• _To be done_
a. In the GlusterFS spare bricks thread, what is named as the main reason RAID0 can't be used in commercial storage?
b. Carry on the GlusterFS spare bricks thread from its last line.

• _Excerpt to read_
┄┄┄┄┄┄┄┄┄┄
[Gluster-devel] GlusterFS Spare Bricks?

Thu Apr 12 23:11:08 UTC 2012

http://www.google.ru/url?sa=t&rct=j&q=gluster%20virtual%20storage%20applianc
e%20infiniband%20ssd%20performance&source=web&cd=26&ved=0CFsQFjAFOBQ&url=htt
p%3A%2F%2Fwww.lighthouse-partners.com%2Flinux%2Fpresentations09%2FHPL09-Sess
ion6.pdf&ei=c12HT8WtForgtQa79Jy-BA&usg=AFQjCNFwOz2DTSWvSLQETiXtR2Qy-szOPA&ca
d=rjt

from page 27, discussion of storage redundancy issues - could be useful too.

-----Original Message-----
From: abperiasamy at gmail.com [mailto:abperiasamy at gmail.com] On Behalf Of
Anand Babu Periasamy
Sent: Thursday, April 12, 2012 7:56 PM
To: 7220022
Cc: gluster-devel at nongnu.org
Subject: Re: [Gluster-devel] GlusterFS Spare Bricks?

> -----Original Message-----
> From: abperiasamy at gmail.com [mailto:abperiasamy at gmail.com] On Behalf 
> Of Anand Babu Periasamy
> Sent: Wednesday, April 11, 2012 10:13 AM
> To: 7220022
> Cc: gluster-devel at nongnu.org
> Subject: Re: [Gluster-devel] GlusterFS Spare Bricks?
>
> On Tue, Apr 10, 2012 at 1:39 AM, 7220022 <7220022 at gmail.com> wrote:
> >
> > Are there plans to add provisioning of spare bricks in a replicated 
> > (or
> distributed-replicated) configuration? E.g., when a brick in a mirror 
> set dies, the system rebuilds it automatically on a spare, similar to 
> how it'd done by RAID controllers.
> >
> >
> >
> > Nor would it only improve the practical reliability, especially of 
> > large
> clusters, but it'd also make it possible to make better-performing 
> clusters off less expensive components. For example, instead of having 
> slow RAID5 bricks on expensive RAID controllers one uses cheap HBA-s 
> and stripes a few disks per brick in RAID0 - that's faster for writes 
> than RAID 5/6 by an order of magnitude (and, by the way, should 
> improve rebuild times in Gluster many are complaining about.).  A 
> failure of one such striped brick is not catastrophic in a mirrored 
> Gluster - but it's better to have spare bricks standing by strewn 
> across cluster heads.
> >
> >
> >
> > A more advanced setup at a hardware level involves creating "hybrid 
> > disks"
> whereas HDD vdisks are cached by enterprise-class SSD-s.  It works 
> beautifully and makes HDD-s amazingly fast for random transactions.  
> The technology's become widely available for many $500 COTS controllers.
> However, it is not widely known that the results with HDD-s in RAID0 
> under SSD cache are 10 to 20 (!!) times better than with RAID 5 or 6.
> >
> >
> >
> > There is no way to use RAID0 in commercial storage, the main reason 
> > being
> the absence of hot-spares.  If on the other hand the spares are 
> handled by Gluster in a form of (cached hardware-RAID0) pre-fabricated 
> bricks both very good performance and reasonably sufficient redundancy 
> should be easily achieved.
┄┄┄┄┄┄┄┄┄┄
• _Source material_
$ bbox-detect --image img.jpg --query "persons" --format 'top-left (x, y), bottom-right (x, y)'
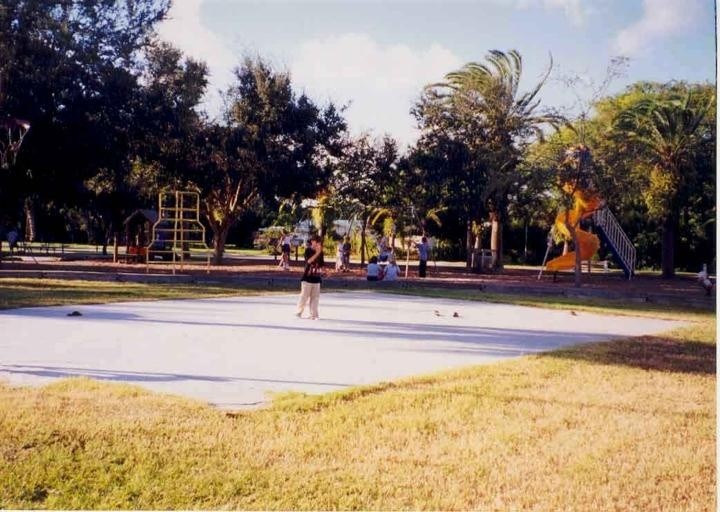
┄┄┄┄┄┄┄┄┄┄
• _Answers in order_
a. The absence of hot-spares.

b.
>
> Why not use "gluster volume replace-brick ..." command. You can use 
> external monitoring/management tools (eg. freeipmi) to detect node 
> failures and trigger replace brick through a script. GlusterFS has the 
> mechanism for hot spare, but the policy should be external.
>
> [AS] That should work, but still it'd be prone to human error.  In our 
> experience, if we've not had hotspares (block storage) we'd have 
> surely experienced catastrophic failures.  First-off, COTS disks (and 
> controllers, if we talk GlusterFS nodes) have a break-in period when 
> the bad ones fail under load within a few months.  Secondly, a lot of 
> our equipment is in remote telco facilities where power, cleanliness 
> or airconditioning can be far from ideal - leading to  increasing 
> failure rates about 2 years after deployment.  As a rule, we have at 
> least 4 hotspares per two 24-bay enclosures, while our sister company 
> with similar use profile does 4-6 spares per enclosure, as they run 
> older and less uniform equipment.
>
> A node may come back online in 5 mins, GlusterFS should not 
> automatically make decisions.
> [AS] Good point, e.g. down for maintenance
>
>  I am thinking if it makes sense to add hot-spare as a standard 
> feature, because GlusterFS detects failures.
>
> [AS] Given the reason above it'd be best if the feature could be 
> turned on and off.  Before attempting maintenance - turn off.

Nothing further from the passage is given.